Your task: The entries below contain a line with "common name: mule deer" and a line with "genus: Lynx". Quote exactly those two lines and all lines between them.

Collected data entries:
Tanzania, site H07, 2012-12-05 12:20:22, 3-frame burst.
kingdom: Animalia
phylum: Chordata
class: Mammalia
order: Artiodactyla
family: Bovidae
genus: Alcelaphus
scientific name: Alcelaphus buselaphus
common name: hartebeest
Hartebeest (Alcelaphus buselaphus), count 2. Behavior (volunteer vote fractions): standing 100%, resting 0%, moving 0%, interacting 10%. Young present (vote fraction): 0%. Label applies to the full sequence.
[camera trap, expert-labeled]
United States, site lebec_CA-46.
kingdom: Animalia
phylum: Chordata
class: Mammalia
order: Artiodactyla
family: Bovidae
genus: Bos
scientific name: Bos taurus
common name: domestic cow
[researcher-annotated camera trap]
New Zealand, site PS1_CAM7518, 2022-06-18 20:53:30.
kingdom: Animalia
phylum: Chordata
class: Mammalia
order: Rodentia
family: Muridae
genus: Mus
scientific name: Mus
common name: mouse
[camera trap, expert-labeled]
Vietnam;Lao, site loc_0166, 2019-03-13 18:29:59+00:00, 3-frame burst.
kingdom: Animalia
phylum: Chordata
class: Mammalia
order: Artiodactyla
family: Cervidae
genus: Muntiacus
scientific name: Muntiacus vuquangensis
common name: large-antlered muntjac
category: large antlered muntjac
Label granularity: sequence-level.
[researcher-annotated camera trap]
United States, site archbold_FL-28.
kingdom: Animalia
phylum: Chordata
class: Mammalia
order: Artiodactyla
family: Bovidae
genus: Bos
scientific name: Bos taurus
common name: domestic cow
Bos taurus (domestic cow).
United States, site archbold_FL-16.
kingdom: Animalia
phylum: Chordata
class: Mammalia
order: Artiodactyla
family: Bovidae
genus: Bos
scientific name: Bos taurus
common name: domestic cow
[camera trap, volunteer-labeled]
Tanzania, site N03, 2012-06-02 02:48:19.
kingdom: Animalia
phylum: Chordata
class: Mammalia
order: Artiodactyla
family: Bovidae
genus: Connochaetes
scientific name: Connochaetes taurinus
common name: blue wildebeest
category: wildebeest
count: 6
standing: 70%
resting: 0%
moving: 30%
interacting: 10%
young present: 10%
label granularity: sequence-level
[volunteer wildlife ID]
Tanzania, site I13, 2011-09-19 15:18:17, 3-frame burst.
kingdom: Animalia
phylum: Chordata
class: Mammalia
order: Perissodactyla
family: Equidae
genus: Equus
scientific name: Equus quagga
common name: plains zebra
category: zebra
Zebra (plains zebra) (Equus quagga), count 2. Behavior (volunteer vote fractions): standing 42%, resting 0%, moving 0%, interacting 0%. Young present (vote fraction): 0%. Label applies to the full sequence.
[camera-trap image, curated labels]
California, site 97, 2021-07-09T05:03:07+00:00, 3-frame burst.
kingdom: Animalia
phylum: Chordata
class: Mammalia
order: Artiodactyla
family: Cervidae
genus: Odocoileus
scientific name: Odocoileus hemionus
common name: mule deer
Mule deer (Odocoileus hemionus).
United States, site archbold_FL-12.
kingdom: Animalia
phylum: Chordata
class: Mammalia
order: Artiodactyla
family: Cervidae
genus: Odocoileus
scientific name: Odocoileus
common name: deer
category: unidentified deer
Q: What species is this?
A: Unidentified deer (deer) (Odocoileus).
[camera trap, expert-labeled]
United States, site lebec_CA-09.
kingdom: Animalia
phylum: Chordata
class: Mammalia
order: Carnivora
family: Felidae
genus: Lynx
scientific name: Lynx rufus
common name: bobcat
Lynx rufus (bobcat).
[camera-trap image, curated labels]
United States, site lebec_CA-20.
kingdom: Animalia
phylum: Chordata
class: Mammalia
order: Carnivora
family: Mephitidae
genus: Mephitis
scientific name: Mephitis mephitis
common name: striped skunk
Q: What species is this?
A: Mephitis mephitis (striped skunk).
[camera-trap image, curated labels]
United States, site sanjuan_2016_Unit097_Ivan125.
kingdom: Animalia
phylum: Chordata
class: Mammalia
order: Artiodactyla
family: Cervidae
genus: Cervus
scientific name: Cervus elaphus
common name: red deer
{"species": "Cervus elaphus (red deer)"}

Worked solution:
common name: mule deer
Mule deer (Odocoileus hemionus).
United States, site archbold_FL-12.
kingdom: Animalia
phylum: Chordata
class: Mammalia
order: Artiodactyla
family: Cervidae
genus: Odocoileus
scientific name: Odocoileus
common name: deer
category: unidentified deer
Q: What species is this?
A: Unidentified deer (deer) (Odocoileus).
[camera trap, expert-labeled]
United States, site lebec_CA-09.
kingdom: Animalia
phylum: Chordata
class: Mammalia
order: Carnivora
family: Felidae
genus: Lynx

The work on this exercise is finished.